Ceco refers to the act concerning indemnification contracts (Ill. Rev. Stat., ch. 29, par. 61 — 63), which states that all hold-harmless clauses which provide for indemnification for indemnitees for the consequences of their own negligence are against public policy and therefore void. However, the case of White v. Morris Handler Company, 7 Ill.App.3d 199, 203, 287 N.E.2d 203, states as follows:
“Economy’s citation to the recently enacted legislation voiding all hold-harmless clauses which provide for indemnification for indemnitees for the consequences of their own negligence, as being contrary to public policy, is unavailing. The legislation specifically states that it has prospective effect only, whereas the instant subcontract was entered into prior thereto, but prior to the enactment of that legislation hold-harmless clauses providing for indemnification of indemnitees against their own negligence were specifically upheld by the courts of this State. (Cf. DeTienne v. S. N. Nielsen Co., 45 Ill.App.2d 231, 195 N.E.2d 240; see also Ill. Rev. Stat. 1971, ch. 29, pars. 61 — 63.”
Thus that statute is not applicable to the case at bar because the contract was entered into in 1967 and the injury occurred in 1968, prior to the enactment of the legislation cited by Ceco.

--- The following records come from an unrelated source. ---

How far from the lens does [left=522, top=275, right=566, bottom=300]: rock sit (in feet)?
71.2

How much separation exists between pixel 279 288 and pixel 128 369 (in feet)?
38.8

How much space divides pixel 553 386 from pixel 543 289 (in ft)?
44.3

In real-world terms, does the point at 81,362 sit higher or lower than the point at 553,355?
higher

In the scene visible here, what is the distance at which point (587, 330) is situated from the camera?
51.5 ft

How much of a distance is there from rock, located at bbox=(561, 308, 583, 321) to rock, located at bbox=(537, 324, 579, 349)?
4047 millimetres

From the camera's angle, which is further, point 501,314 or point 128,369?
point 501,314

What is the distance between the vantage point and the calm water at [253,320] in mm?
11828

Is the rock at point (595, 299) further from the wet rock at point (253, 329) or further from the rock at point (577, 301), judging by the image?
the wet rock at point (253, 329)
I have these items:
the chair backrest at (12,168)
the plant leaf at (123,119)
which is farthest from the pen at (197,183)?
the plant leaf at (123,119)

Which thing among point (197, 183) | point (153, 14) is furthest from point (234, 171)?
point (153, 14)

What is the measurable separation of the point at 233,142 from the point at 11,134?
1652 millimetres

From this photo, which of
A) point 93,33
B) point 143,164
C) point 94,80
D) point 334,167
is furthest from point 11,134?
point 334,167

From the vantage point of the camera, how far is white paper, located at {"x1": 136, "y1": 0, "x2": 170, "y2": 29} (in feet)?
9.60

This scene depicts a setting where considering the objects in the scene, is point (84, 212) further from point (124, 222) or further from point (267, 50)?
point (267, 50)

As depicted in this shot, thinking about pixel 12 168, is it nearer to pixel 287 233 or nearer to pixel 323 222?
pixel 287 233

We must take note of the fact that public policy of the State at the time this contract was entered into did not favor agreements indemnifying one against his own negligence and such agreements have been upheld only when the clear and explicit language of the agreement so required. Patent Scaffolding Co. v. Standard Oil Co. (1966), 68 Ill.App. 2d 29, 215 N.E.2d 1.

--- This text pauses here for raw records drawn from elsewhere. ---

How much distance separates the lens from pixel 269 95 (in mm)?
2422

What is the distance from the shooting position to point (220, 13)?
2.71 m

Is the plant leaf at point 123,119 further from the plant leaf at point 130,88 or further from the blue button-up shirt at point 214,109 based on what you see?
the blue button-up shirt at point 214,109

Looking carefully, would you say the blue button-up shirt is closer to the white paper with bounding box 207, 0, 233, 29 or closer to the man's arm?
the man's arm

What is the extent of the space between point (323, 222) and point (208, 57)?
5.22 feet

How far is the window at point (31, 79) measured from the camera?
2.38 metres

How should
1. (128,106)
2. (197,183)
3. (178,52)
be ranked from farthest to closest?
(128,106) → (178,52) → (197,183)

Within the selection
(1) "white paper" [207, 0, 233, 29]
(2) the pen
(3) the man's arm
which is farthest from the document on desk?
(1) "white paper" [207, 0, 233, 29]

We must seek to ascertain the intention of the parties as revealed by an examination of the entire contract. (Gay v. S. N. Nielsen Company, 18 Ill.App.2d 368, 152 N.E.2d 468.) In the case of De Tienne *53v. S. N. Nielsen Company, 45 Ill.App.2d 231, 195 N.E.2d 240, the court stated:
“‘A contract is to be construed as a whole, given meaning and effect to every provision and word, if possible, since it will be presumed that everything in the contract was inserted deliberately and for a purpose * * *. ”

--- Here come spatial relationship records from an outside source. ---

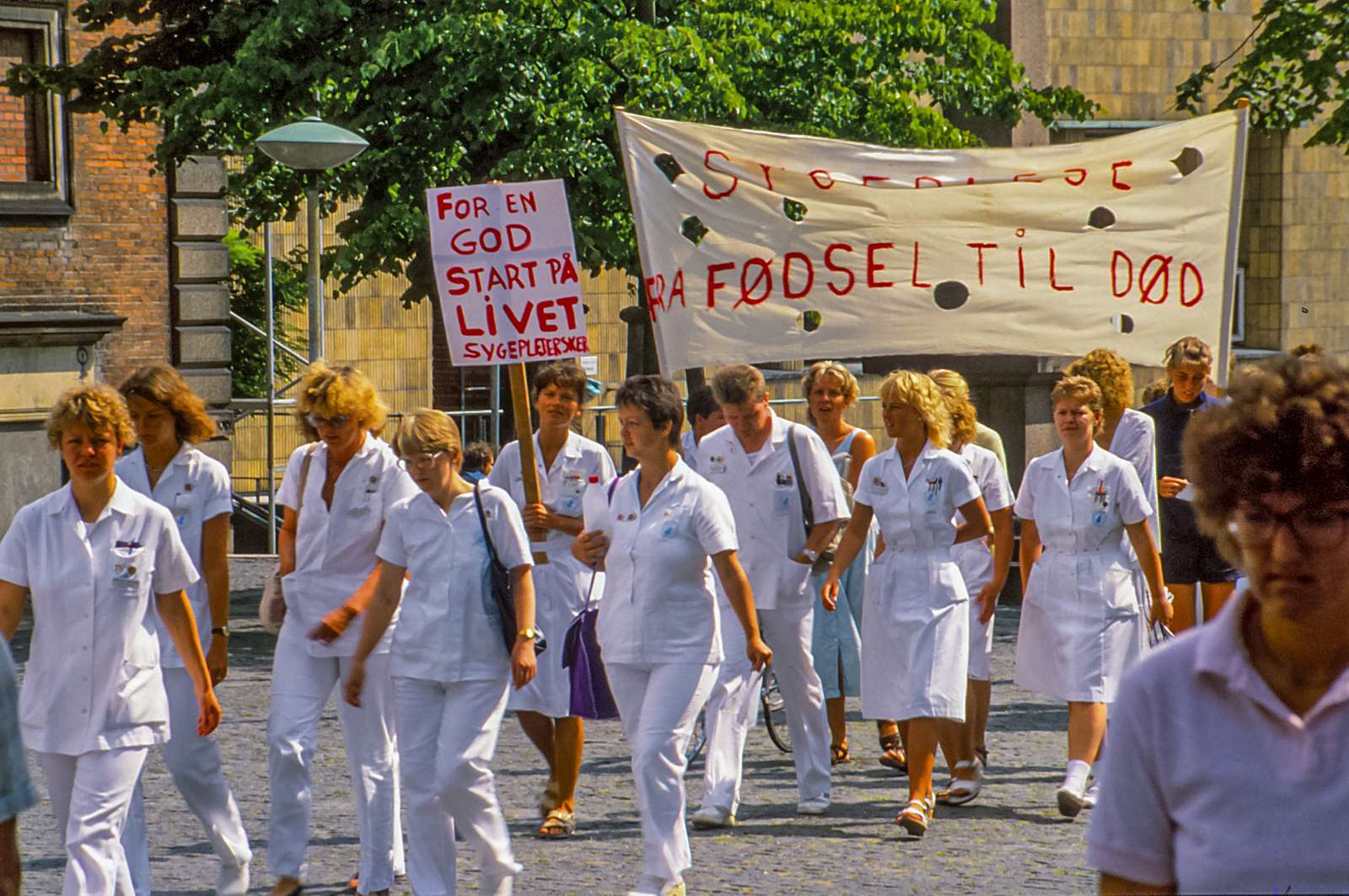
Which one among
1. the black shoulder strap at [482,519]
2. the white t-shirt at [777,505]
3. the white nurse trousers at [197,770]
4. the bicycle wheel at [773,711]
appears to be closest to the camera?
the black shoulder strap at [482,519]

R & R maintains that paragraph 5 of the contract purchase order governs. R & R would have us ignore paragraph 31 of the Ceco form contract 110. However we must consider the entire document and we cannot consider some clauses and ignore others. For this reason we cannot say that either of these two paragraphs control the agreement. Paragraph 31 of the Ceco form 110 conflicts with paragraph 39 of the general conditions. We consider this to be an ambiguity. Where an ambiguity does exist, the court will construe the contract most strictly against the party seeking indemnity for his own negligence. Westinghouse Electric Elevator Company v. LaSalle Monroe Building Corporation, 395 Ill. 429, 70 N.E.2d 604 (1946), Jeschke v. Mercury Builders, Inc., 122 Ill.App.2d 461, 259 N.E.2d 342.
We conclude that the total agreement before us does not clearly indicate the mutual intent of both parties. Therefore it cannot be said that the language of the agreement indicates that both parties clearly and explicitly intended that Ceco indemnify R & R for R & R’s own negligence. (Patent Scaffolding Co. v. Standard Oil Co., supra.) Also the agreement is ambiguous and requires that the agreement be strictly construed against R & R. Westinghouse Electric Elevator Company v. LaSalle Monroe Building Corporation, supra.
For these reasons we conclude that the trial court correctly ruled in favor of Ceco on Count I of the third-party complaint.
We therefore affirm the decision of the Circuit Court of Madison County.
G. MORAN, P. J., and CARTER, J., concur.